The complete data record of a typical industrial-use electronic measuring instrument consists of several segments. These may include calibration parameters for the electronics, for instance for an analog current output value and for the amplification of an electrode voltage measurement as in the case of a magnetoinductive flowmeter. Also included may be calibration parameters for the sensor of the measuring instrument. One such example would be density calibration values for Coriolis-type mass flowmeters. In addition, application-specific parameters may be provided, allowing the measuring instrument to be customized for particular applications. Examples include certain time constants, or the unit of measure by which a process variable is displayed on a monitor. The data record may further include production parameters for instance for the purpose of adapting electronics components to their specific functions in a given measuring instrument, an example being the local bus address of a module. In particular, these parameters are also intended for multi-function component assemblies. And finally, service-specific parameters may be included by means of which the measuring instrument is customized for a given application above and beyond its basic functionality. These parameters are usually protected, meaning that they can be modified only by the manufacturer but not by the user of the measuring instrument.
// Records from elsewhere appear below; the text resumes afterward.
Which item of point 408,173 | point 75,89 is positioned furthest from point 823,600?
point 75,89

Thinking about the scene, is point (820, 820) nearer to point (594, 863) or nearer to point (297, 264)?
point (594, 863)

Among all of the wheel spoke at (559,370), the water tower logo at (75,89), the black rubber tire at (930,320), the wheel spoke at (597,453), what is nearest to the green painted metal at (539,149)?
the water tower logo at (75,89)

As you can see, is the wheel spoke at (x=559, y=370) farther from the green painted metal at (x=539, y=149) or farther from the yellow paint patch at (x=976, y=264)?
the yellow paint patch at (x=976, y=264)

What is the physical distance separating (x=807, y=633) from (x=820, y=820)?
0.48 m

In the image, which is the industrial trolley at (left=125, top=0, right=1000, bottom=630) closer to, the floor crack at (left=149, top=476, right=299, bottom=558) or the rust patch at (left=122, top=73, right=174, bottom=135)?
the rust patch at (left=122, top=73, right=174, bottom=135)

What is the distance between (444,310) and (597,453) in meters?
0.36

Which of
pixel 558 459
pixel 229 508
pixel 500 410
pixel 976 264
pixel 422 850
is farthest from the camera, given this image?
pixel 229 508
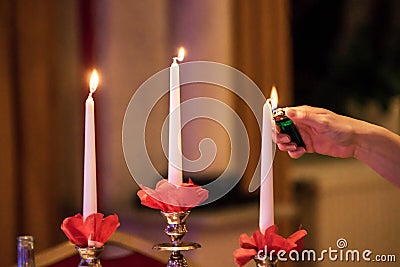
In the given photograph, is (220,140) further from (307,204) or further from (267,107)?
(267,107)

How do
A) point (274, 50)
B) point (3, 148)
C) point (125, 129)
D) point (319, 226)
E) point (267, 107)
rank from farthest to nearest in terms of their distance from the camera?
point (319, 226), point (274, 50), point (125, 129), point (3, 148), point (267, 107)

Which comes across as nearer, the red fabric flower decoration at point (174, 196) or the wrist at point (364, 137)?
the red fabric flower decoration at point (174, 196)

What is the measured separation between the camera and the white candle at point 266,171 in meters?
1.00

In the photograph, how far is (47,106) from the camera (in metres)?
2.87

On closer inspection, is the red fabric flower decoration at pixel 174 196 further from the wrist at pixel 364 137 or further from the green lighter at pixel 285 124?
the wrist at pixel 364 137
The complete data record of an electronic measuring instrument may be subdivided into global parameters and local parameters. As a rule, global parameters apply to the measuring instrument as a whole whereas local parameters apply in each case to a limited subsection of the measuring instrument. The local parameters are typically stored on a specifically assigned circuit board and are not usually modified when a measuring instrument is customized for a particular application. In other words, the local parameters are stored where they are needed. In this fashion, when circuit boards or complete modules of the measuring instrument are exchanged, the settings such as calibration values they contain remain permanently intact. For example, the calibration parameters for the current output relate to the analog part of the measuring instrument and therefore have to be exchanged jointly with the latter.
While the electronics-calibration and production parameters are local parameters, the sensor-calibration, application-specific and service-related parameters are global parameters that relate to the measuring instrument as a whole. These global parameters, actively controlling the measuring instrument during its operation, are stored in the main memory of the measuring instrument. That main memory may even be “distributed”, i.e. it may consist of several modular blocks in distributed locations of the measuring instrument. Moreover, backup copies of the global parameters may additionally be saved in one or several other memory areas.
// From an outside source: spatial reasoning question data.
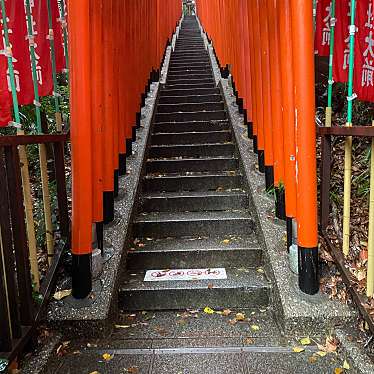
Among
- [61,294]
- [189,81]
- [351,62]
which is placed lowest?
[61,294]

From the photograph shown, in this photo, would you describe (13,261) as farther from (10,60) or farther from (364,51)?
(364,51)

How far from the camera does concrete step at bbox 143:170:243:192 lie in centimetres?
499

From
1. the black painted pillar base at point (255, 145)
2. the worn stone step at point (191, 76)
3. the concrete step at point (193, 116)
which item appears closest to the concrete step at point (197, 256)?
the black painted pillar base at point (255, 145)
For one example, reference is made to DE 101 48 029 A1 that specifies a primary and a secondary memory from which the parameters can be downloaded into the main memory. DE 101 48 029 A1 also provides for a memory module for standard operating parameters that can be downloaded into the main memory, should both the primary and the secondary memory have failed.
The method described in DE 101 48 029 A1 essentially constitutes a backup process for the operating parameters of the electronic measuring instrument whereby, in the event of at least a partial loss of operating parameters due to the failure of a memory block, the secondary memory backs up the primary memory and vice versa, while in the event of a total loss of the data in the primary and the secondary memories, the default or standard parameters can be downloaded from an additional backup memory module.